FOUR POEMS by Steve Bellin-Oka
Leaving North Winsloe, Prince Edward Island, July 2015
As for the Japanese maple, we left it to rot
on the porch, its red leaves already streaked
with tar spot. And abandoned the bassoon-shaped,
stunted lemon tree you kept alive for a year
in the wrong climate, the branches forced open
by hard, green half-fruit—illegal
to cross the American border with fauna
or flora or any living thing not us or the cat
or the dog. Such was the debris we left:
watering can, hanging baskets, the plants.
Anything other lives could feed on.
We left them for the bees, the hummingbirds to drink.
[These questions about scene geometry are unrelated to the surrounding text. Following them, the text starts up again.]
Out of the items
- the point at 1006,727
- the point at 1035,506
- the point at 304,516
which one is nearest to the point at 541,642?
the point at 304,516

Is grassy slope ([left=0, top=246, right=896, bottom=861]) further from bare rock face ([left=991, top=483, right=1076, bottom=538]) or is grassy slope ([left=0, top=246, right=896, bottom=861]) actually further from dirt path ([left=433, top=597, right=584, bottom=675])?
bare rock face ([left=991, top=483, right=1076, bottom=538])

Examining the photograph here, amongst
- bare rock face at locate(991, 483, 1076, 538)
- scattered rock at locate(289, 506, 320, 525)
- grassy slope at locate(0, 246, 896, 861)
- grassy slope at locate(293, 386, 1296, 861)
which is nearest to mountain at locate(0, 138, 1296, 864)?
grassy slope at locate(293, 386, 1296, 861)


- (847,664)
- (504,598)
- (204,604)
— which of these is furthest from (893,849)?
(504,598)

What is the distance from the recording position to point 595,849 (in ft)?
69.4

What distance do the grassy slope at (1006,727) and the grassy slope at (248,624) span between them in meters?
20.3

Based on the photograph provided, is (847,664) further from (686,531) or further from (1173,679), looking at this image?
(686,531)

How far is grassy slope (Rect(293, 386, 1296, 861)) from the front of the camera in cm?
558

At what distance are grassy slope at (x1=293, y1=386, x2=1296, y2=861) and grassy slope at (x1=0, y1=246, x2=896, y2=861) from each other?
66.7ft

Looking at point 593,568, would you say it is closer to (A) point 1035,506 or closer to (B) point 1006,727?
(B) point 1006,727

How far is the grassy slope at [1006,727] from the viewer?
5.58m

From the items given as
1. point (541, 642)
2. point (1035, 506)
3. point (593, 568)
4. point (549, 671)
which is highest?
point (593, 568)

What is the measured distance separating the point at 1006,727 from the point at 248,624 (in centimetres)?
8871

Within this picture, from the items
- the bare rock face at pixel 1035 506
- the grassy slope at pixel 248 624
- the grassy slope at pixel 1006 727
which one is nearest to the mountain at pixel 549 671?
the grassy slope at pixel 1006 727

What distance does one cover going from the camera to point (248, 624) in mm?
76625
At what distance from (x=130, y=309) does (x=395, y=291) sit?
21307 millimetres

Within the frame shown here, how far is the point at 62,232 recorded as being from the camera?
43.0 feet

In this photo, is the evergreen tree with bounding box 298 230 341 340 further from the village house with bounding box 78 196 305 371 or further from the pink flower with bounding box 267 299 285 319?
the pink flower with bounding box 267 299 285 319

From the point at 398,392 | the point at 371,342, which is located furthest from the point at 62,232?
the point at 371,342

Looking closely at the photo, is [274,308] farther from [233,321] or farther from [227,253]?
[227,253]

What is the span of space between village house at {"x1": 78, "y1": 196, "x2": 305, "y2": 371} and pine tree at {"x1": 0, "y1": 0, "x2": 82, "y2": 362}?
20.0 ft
No one was waiting for our return from exile,
no insect songs we longed to hear again.
We packed the trailer, abandoned the house.
At dusk we drifted across the Confederation Bridge,
the island receding into its foxhole. Don’t
speak of it now. Some nights you tell me you
don’t believe we were there at all. I know. It’s late—
let’s raise another glass of shattered stars to each other.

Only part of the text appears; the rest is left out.